Antonella, in contrast, was serenely without sin. In this, Morris’s second and, he at once understood, ‘real’ wife reminded him intensely of his mother. The quietness and absolute reliability of her devotions, whether spiritual or conjugal, was fantastically reassuring after the wayward behaviour of her younger sister, his first wife, Paola, a woman perfectly capable of pleasuring herself in the passenger seat of her Porsche, smearing pheromone-perfumed fingertips across her chauffeur husband’s freshly shaven lips as he tried to pass a tractor on a blind bend. Paola had driven Morris crazy and eventually paid the price.

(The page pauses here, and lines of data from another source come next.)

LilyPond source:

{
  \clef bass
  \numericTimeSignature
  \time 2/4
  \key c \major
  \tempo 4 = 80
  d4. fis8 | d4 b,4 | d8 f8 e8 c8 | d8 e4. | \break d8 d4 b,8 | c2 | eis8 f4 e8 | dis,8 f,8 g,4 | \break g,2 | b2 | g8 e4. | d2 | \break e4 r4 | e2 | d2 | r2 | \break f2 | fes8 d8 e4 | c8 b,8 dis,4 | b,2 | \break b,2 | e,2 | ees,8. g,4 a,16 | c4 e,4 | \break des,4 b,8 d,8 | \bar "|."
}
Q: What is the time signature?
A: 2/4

If I caught her with Kwame, he reflected, reliving as he occasionally would the moment when he had climbed the spiral staircase of their duplex to see naked black shoulders towering over red sofa cushions, his wife’s foxy chin propped on an ebony neck, a beatific smile stealing across her cheeks as she panted towards paradise, and the eyes—those desperate, animal eyes she had!—begging her polite and proper English husband, over the black hunk’s shoulder, please not to interrupt until the last drop of pleasure had been squeezed from her corrupt thighs—yes, if Morris had caught his first wife in noisy coitus with his personal assistant of the time, an ungrateful immigrant rescued from the gutter in a spirit of purest Christian charity, then God knows who else she had been with. The good Lord only knew with how many men (and women?) of what social extraction, age or ethnic background, Morris had been sharing Paola’s sweet, tight, slippery sex. He could still shudder at the thought, when it suited. I might perfectly well have died of AIDS, he sometimes liked to say to himself.